### Requirement
Copy from the banking-regulation article, word for word, the part that begins at the words that have "At the time, Hsu" and stops after "of climate change.".

### Text
The Office of the Comptroller of the Currency (OCC) plans to lay out a framework of expectations by year’s end for how large banks would manage climate risk.
Acting Comptroller Michael Hsu’s statement Wednesday put a more concrete timeline on a goal the agency mentioned last month, when the Financial Stability Oversight Council issued a report labeling climate change an “emerging threat” to the nation’s financial stability.
At the time, Hsu said the OCC hoped to issue framework guidance “in the near future.”
"I have prioritized the need to incorporate climate change into risk management frameworks to address the safety and soundness of the federal banking system," Hsu said Wednesday, adding the regulator would "accelerate" its response to the impact of climate change.
"The OCC is working to take a leadership role to understand these significant and complex challenges," Hsu added.
The agency’s commitment comes amid the backdrop of this week’s U.N. climate change summit in Glasgow — and as the Network for Greening the Financial System (NGFS), which the OCC joined in July, pledged to enhance its climate scenarios, bridge gaps in data to provide a fuller picture of climate risk and boost its efforts to support members in developing countries.
Meanwhile, New York’s Department of Financial Services (DFS) — an early NGFS member — announced Wednesday it has created a new unit to focus on integrating climate risks into its supervision of banks and other institutions. The agency's acting superintendent, Adrienne Harris, said the new Climate Risk Division "position[s] DFS at the forefront of climate-related financial supervision."
The unit aims to “develop internal capacity on climate-related financial risks,” coordinate with fellow regulators and support their capacity-building for climate-risk supervision, and ensure fair access to financial services, the agency said in a release.

### Entries supplied
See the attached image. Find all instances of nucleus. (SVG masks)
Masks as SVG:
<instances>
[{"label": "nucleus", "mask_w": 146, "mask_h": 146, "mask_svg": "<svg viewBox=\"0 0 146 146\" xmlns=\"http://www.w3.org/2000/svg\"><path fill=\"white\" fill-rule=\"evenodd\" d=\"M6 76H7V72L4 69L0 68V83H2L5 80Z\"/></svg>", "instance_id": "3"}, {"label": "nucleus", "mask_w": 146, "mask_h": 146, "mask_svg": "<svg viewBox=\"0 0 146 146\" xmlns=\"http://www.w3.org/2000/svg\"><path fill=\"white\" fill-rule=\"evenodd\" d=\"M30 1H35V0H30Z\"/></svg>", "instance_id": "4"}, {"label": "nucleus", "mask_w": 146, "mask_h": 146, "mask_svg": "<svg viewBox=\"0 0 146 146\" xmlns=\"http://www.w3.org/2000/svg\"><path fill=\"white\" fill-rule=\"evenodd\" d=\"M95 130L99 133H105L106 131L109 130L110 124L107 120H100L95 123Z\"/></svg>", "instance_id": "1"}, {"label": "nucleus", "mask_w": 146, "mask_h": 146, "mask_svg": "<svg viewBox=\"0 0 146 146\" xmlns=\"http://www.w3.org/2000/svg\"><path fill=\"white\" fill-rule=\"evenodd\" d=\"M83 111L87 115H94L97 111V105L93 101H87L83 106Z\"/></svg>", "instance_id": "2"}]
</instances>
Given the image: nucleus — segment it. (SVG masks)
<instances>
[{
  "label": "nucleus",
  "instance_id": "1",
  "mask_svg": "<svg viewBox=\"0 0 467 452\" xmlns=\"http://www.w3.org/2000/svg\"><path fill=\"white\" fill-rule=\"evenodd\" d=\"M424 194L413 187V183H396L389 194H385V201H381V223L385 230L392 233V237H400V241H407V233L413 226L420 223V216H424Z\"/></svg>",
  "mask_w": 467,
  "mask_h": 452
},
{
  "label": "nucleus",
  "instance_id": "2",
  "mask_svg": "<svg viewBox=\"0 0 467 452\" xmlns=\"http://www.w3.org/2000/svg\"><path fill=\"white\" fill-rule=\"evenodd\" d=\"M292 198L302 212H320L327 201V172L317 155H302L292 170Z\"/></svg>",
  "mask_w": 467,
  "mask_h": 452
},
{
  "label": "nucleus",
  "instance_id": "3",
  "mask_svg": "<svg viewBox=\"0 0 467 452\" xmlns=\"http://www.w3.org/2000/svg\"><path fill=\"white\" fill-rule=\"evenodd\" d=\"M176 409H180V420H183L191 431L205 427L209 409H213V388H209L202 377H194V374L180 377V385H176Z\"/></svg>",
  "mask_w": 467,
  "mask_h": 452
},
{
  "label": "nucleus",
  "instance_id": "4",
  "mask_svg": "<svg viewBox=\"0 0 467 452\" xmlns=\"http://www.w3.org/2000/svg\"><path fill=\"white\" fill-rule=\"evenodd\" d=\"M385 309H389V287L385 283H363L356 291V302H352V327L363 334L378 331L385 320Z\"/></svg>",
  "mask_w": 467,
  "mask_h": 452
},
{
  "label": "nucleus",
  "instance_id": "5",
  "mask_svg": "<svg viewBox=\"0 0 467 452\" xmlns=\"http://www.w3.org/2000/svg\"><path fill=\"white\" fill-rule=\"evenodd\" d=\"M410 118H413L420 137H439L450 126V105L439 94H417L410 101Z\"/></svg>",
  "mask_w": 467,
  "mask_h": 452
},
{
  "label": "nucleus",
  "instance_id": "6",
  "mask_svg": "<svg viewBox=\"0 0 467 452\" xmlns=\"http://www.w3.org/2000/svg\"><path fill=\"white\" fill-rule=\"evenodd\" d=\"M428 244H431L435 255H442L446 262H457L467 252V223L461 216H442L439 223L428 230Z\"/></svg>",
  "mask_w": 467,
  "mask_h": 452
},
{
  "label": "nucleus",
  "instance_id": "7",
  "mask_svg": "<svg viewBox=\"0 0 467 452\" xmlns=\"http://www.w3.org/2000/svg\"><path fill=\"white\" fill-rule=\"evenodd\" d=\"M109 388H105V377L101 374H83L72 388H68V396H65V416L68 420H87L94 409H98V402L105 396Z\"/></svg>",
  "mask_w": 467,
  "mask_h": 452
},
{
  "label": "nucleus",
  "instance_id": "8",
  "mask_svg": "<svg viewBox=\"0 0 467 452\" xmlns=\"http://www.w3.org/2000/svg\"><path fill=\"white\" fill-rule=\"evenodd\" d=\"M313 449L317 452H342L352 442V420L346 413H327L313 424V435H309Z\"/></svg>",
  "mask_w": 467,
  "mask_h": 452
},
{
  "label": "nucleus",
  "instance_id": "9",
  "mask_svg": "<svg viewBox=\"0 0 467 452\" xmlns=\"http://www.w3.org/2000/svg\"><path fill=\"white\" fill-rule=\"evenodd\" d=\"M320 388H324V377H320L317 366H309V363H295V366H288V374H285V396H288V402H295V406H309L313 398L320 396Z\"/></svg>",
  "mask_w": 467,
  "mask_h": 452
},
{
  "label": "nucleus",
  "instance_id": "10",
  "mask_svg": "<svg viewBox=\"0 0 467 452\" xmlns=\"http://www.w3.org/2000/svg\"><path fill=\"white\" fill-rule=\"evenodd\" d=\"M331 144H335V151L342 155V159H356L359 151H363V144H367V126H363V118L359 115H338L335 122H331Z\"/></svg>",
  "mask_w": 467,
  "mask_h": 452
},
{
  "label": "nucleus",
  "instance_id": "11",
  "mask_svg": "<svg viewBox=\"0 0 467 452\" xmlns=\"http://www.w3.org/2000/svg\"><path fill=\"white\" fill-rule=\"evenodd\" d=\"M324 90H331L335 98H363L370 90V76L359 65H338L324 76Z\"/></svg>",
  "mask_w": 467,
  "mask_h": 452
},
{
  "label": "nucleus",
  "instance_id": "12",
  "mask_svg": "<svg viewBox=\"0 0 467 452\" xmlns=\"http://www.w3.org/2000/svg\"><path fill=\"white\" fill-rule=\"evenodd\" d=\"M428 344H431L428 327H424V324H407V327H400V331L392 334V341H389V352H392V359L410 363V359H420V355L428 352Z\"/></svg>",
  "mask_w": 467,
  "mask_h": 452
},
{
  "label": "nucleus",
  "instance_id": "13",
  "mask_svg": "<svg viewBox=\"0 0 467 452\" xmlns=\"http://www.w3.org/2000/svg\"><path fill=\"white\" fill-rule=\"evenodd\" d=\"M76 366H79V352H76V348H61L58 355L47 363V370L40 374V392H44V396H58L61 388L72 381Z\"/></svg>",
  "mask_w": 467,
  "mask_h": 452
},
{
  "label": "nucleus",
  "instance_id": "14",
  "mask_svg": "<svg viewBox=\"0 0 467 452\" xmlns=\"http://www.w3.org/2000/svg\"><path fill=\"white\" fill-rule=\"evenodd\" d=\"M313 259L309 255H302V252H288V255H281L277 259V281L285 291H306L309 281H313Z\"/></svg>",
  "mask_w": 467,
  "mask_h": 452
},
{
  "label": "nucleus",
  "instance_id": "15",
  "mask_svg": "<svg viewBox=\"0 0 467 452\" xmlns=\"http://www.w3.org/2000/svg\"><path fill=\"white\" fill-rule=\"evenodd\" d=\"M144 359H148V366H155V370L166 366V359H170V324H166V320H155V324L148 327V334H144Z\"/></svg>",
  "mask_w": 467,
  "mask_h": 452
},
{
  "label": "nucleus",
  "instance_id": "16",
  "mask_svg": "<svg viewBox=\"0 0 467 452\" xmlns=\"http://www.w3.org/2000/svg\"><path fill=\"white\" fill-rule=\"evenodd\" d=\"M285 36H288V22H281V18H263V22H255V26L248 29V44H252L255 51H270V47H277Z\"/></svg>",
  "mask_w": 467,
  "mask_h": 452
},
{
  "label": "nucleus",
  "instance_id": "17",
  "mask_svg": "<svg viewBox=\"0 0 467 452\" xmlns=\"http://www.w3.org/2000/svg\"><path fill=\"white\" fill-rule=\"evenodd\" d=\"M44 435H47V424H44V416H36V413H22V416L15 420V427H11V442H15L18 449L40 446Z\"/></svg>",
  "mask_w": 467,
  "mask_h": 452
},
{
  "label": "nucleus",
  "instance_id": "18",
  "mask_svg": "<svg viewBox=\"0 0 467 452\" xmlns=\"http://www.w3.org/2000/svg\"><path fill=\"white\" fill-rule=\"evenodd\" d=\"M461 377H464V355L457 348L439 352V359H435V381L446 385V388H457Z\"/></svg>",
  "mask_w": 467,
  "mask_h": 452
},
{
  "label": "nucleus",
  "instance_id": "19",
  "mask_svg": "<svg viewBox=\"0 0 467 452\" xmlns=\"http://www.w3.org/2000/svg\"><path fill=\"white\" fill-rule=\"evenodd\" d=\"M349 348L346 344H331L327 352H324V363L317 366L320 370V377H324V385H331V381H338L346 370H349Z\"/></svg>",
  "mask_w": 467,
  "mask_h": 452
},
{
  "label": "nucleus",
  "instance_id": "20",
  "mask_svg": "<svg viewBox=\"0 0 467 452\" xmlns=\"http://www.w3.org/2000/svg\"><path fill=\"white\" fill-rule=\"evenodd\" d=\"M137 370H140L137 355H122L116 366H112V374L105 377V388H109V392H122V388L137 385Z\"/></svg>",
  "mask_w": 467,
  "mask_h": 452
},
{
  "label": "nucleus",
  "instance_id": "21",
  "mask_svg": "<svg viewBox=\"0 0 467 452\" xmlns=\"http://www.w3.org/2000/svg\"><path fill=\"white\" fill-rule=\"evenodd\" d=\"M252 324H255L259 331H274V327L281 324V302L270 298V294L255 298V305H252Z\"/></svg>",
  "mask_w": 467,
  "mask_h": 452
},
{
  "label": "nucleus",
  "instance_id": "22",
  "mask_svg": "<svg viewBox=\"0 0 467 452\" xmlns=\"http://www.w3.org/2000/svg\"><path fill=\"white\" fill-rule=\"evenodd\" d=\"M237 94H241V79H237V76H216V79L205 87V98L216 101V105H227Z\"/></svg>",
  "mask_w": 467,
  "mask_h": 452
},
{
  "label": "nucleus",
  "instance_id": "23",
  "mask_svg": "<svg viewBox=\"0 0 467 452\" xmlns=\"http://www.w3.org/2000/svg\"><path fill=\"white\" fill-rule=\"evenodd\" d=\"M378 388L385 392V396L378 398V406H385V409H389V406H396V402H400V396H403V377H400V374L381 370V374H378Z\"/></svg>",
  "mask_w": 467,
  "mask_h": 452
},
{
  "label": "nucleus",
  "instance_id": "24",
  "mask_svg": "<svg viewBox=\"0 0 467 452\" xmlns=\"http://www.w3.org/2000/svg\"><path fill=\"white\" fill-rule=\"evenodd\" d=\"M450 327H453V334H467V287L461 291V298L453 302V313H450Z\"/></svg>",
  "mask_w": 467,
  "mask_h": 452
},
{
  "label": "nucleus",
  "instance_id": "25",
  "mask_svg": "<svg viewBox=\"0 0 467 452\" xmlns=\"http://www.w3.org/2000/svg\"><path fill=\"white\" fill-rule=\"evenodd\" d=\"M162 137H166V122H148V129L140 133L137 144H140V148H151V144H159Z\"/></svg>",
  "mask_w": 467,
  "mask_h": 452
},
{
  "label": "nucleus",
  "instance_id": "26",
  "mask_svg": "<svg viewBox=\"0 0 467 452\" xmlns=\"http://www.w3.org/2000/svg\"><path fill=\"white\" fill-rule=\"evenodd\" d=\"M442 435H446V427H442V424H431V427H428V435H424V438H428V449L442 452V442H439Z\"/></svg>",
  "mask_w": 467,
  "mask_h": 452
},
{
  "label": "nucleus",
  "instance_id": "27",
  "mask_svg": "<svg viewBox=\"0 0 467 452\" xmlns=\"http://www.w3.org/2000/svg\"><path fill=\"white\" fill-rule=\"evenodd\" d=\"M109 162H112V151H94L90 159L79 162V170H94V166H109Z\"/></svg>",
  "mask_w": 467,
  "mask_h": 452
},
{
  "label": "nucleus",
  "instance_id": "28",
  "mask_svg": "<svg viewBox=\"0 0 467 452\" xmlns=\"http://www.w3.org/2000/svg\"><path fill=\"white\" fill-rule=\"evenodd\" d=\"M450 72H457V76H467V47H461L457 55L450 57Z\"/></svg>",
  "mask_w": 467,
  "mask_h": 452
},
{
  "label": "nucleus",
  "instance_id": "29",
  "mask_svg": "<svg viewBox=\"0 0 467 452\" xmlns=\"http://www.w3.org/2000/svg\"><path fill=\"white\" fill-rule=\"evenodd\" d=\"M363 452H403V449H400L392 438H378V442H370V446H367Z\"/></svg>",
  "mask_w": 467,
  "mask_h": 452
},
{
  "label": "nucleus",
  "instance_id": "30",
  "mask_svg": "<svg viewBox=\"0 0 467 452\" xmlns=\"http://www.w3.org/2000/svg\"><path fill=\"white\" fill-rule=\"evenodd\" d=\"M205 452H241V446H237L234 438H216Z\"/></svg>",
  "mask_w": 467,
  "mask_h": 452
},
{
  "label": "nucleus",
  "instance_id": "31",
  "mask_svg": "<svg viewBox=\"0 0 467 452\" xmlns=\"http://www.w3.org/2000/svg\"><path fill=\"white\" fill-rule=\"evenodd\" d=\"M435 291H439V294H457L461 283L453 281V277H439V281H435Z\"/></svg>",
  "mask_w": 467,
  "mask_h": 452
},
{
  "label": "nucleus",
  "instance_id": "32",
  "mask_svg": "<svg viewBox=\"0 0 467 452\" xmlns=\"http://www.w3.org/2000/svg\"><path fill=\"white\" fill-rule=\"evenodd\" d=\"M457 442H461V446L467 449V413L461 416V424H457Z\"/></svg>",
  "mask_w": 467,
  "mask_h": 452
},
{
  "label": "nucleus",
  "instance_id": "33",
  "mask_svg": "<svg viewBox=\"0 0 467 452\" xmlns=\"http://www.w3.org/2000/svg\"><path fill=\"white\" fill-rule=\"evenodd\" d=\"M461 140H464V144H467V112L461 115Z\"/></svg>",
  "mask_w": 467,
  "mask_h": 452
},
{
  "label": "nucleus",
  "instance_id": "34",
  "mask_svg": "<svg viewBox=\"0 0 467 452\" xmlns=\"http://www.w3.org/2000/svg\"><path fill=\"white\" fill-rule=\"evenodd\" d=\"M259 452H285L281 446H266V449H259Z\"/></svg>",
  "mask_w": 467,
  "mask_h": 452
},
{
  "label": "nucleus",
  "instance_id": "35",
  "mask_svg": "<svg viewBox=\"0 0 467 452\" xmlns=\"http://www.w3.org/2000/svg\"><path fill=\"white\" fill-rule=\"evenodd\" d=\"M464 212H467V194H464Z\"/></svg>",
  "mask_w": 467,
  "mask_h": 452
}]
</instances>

### Full solution
At the time, Hsu said the OCC hoped to issue framework guidance “in the near future.”
"I have prioritized the need to incorporate climate change into risk management frameworks to address the safety and soundness of the federal banking system," Hsu said Wednesday, adding the regulator would "accelerate" its response to the impact of climate change.